## begin

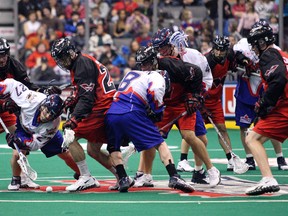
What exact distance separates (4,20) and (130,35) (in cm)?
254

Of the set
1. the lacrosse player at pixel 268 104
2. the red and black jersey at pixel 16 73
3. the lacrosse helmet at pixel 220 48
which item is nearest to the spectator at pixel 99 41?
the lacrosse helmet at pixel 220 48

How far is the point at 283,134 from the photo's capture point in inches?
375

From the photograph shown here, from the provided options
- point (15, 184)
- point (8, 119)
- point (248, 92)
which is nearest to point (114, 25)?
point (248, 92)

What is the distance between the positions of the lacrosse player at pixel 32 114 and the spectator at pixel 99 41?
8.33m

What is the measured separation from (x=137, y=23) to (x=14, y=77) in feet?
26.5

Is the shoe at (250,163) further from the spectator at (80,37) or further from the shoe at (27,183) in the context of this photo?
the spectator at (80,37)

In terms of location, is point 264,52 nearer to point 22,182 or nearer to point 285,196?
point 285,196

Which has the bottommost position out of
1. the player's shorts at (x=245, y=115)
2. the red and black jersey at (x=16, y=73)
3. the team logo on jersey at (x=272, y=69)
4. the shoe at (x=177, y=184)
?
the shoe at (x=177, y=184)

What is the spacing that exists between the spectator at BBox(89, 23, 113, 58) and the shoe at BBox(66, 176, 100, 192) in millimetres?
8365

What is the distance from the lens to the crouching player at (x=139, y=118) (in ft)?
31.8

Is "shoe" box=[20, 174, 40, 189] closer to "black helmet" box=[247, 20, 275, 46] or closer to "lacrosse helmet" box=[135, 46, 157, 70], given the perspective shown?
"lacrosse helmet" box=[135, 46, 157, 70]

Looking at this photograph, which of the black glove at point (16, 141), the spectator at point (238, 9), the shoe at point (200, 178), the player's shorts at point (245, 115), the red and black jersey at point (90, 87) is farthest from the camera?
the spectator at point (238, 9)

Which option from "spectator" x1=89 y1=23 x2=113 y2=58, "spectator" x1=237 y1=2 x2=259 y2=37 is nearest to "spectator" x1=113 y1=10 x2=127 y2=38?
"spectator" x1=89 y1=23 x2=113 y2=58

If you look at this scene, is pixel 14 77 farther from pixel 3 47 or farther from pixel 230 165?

## end

Your instructions> Set out all the lines above as a numbered list, skipping blank lines and leaving the picture out.

Final result>
1. What exact distance separates (4,20) and (130,35) (in cm)?
2. 254
3. Of the set
4. 1. the lacrosse player at pixel 268 104
5. 2. the red and black jersey at pixel 16 73
6. 3. the lacrosse helmet at pixel 220 48
7. which item is nearest to the spectator at pixel 99 41?
8. the lacrosse helmet at pixel 220 48
9. How far is the point at 283,134 from the photo's capture point in inches?
10. 375
11. From the photograph shown here, from the provided options
12. - point (15, 184)
13. - point (8, 119)
14. - point (248, 92)
15. which is nearest to point (114, 25)?
16. point (248, 92)
17. What is the distance between the positions of the lacrosse player at pixel 32 114 and the spectator at pixel 99 41?
18. 8.33m
19. What is the measured separation from (x=137, y=23) to (x=14, y=77) in feet?
20. 26.5
21. Is the shoe at (250,163) further from the spectator at (80,37) or further from the shoe at (27,183) in the context of this photo?
22. the spectator at (80,37)
23. In terms of location, is point 264,52 nearer to point 22,182 or nearer to point 285,196?
24. point 285,196
25. Which has the bottommost position out of
26. 1. the player's shorts at (x=245, y=115)
27. 2. the red and black jersey at (x=16, y=73)
28. 3. the team logo on jersey at (x=272, y=69)
29. 4. the shoe at (x=177, y=184)
30. ?
31. the shoe at (x=177, y=184)
32. What is the spacing that exists between the spectator at BBox(89, 23, 113, 58) and the shoe at BBox(66, 176, 100, 192) in millimetres?
33. 8365
34. What is the distance from the lens to the crouching player at (x=139, y=118) (in ft)?
35. 31.8
36. Is "shoe" box=[20, 174, 40, 189] closer to "black helmet" box=[247, 20, 275, 46] or closer to "lacrosse helmet" box=[135, 46, 157, 70], given the perspective shown?
37. "lacrosse helmet" box=[135, 46, 157, 70]
38. Looking at this photograph, which of the black glove at point (16, 141), the spectator at point (238, 9), the shoe at point (200, 178), the player's shorts at point (245, 115), the red and black jersey at point (90, 87) is farthest from the camera?
39. the spectator at point (238, 9)
40. Which option from "spectator" x1=89 y1=23 x2=113 y2=58, "spectator" x1=237 y1=2 x2=259 y2=37 is nearest to "spectator" x1=113 y1=10 x2=127 y2=38?
41. "spectator" x1=89 y1=23 x2=113 y2=58
42. If you look at this scene, is pixel 14 77 farther from pixel 3 47 or farther from pixel 230 165?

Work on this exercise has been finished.